**Extract provided:**

|---|

- Toyota is buying Lyft’s self-driving technology unit for $550 million, the companies said Monday.
- Lyft joins Uber in ditching plans to make its own self-driving vehicle.
- The self-driving unit, Level 5, will become a part of Toyota’s new Woven Planet division.
- See more stories on Insider’s business page.
Toyota Motor Corp will acquire Lyft Inc’s self-driving technology unit for $550 million, the companies said, as the Japanese firm steps up its automation ambitions with the newly created Woven Planet division.
The acquisition of Level 5 automation will also provide Toyota access to the US ride-hailing firm’s more than 300 employees of the essentially complete autonomy technology.
“This is the first step of establishing and bringing together the people. Obviously building technology and product requires people, and that’s much what this acquisition is about,” Woven Planet chief executive James Kuffner told reporters on Tuesday.
It will also give Toyota a direct presence in Silicon Valley and London and expand smart-city project “Woven City” at the base of Japan’s Mt. Fuji, effectively helping it ride through dramatic changes expected in the mobility industry and major centres, he said.

|---|

**Dataset excerpts:**
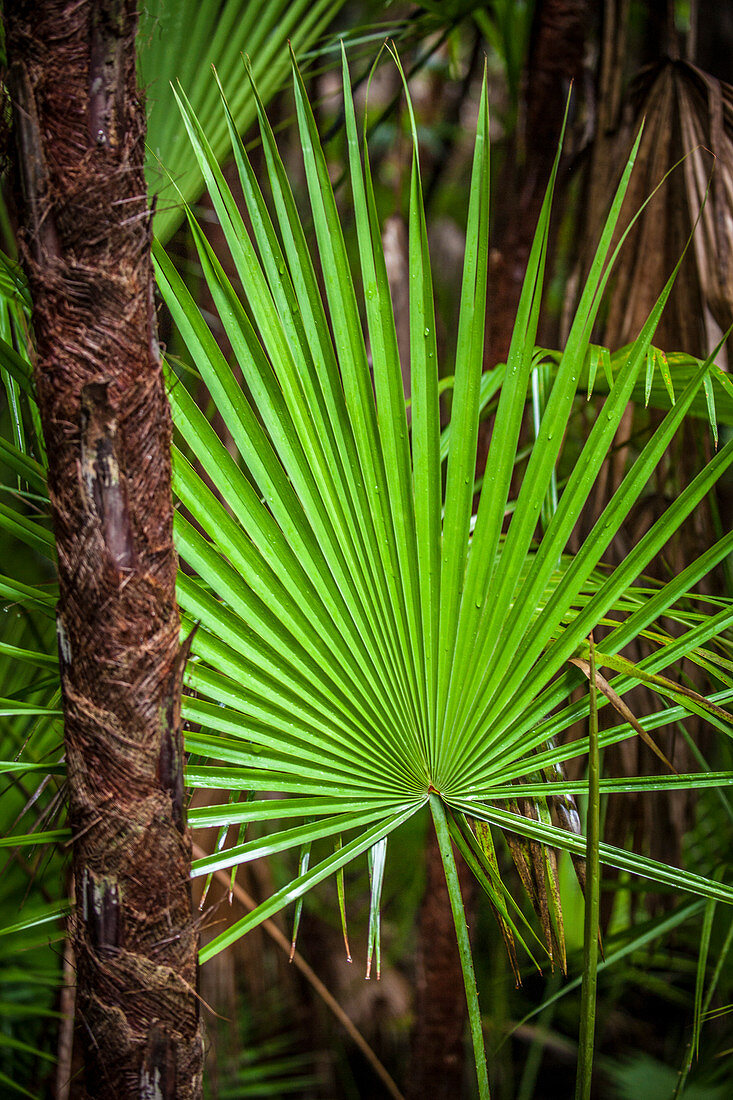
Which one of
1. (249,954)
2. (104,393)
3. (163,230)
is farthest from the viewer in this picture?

|---|

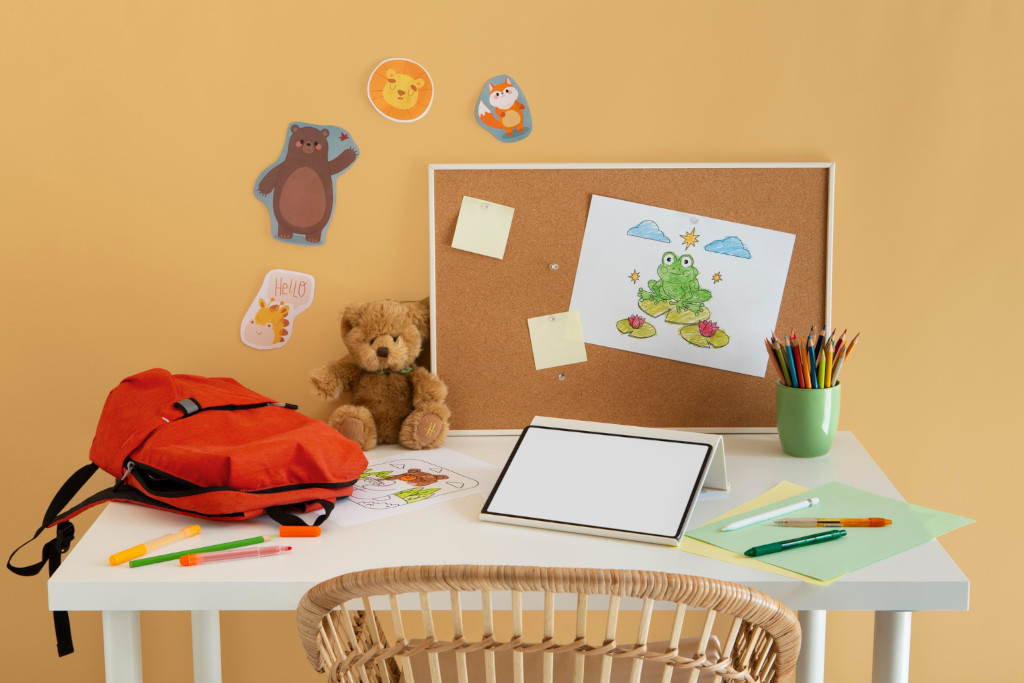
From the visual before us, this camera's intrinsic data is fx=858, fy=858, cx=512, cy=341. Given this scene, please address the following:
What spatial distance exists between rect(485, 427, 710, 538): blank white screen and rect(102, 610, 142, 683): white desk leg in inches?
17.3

|---|

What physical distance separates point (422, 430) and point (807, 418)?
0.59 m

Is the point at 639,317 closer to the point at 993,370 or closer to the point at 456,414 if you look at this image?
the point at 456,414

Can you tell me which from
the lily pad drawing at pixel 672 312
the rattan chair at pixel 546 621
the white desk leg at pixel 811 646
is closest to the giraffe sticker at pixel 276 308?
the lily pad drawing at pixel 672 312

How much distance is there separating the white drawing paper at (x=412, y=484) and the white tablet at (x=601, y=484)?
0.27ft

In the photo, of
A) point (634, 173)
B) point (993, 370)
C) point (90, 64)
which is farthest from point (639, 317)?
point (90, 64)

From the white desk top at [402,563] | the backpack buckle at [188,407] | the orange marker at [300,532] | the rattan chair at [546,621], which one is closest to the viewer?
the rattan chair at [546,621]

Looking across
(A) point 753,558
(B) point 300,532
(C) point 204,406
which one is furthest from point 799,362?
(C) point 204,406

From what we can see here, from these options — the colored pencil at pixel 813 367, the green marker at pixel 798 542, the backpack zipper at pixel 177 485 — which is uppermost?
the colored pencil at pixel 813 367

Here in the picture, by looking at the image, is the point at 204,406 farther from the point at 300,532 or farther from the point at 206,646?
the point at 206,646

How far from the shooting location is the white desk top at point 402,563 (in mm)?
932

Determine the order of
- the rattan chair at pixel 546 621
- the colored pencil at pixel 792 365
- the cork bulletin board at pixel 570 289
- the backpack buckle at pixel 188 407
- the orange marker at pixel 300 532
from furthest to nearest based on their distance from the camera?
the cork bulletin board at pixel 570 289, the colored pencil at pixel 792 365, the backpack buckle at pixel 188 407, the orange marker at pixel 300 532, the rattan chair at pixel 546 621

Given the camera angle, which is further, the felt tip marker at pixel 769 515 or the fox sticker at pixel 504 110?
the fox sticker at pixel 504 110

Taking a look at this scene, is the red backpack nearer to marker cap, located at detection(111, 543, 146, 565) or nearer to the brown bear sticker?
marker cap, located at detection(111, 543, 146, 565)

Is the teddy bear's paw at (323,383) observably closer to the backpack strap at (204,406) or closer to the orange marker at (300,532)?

|---|

**Work instruction:**
Carry the news article on Toyota's purchase of Lyft's self-driving unit forward from its final sentence. The items are unrelated to the news article on Toyota's purchase of Lyft's self-driving unit.

**Task result:**
For Lyft, the deal will allow it to become profitable sooner and takes away the burden and risk of developing a costly technology that has yet to enter the mainstream.
Kuffner said Woven Planet, which was set up in January, intends to continue investing and growing the team, although he refrained from commenting about any timeline or future acquisition plans.
Takaki Nakanishi, an auto industry analyst and chief executive of the Nakanishi Research Institute, said by expanding partnerships, Toyota is “moving a step towards realizing its goals,” including self-driving technology.
Toyota has other self-driving projects in the works
Toyota, which currently offers Level 2 automation with advanced driver assistance technology, has other self-driving projects and has been working closely with ride hailing firms.
It owns a stake in China’s top ride-hailing firm Didi Chuxing and Southeast Asia’s Grab and also had a stake in the self-driving unit of Lyft’s larger rival Uber Technology Inc, but transferred the stake when Uber sold the unit in December to car startup Aurora.
Toyota said in February it would develop and build autonomous minivans for ride-hailing networks with Aurora and longtime supplier partner Denso Corp.
Lyft’s sale allows it to offload cash-burning side businesses and focus on reviving their core divisions following a bruising pandemic year.
It will receive $200 million cash upfront, with the remaining $350 million paid over five years.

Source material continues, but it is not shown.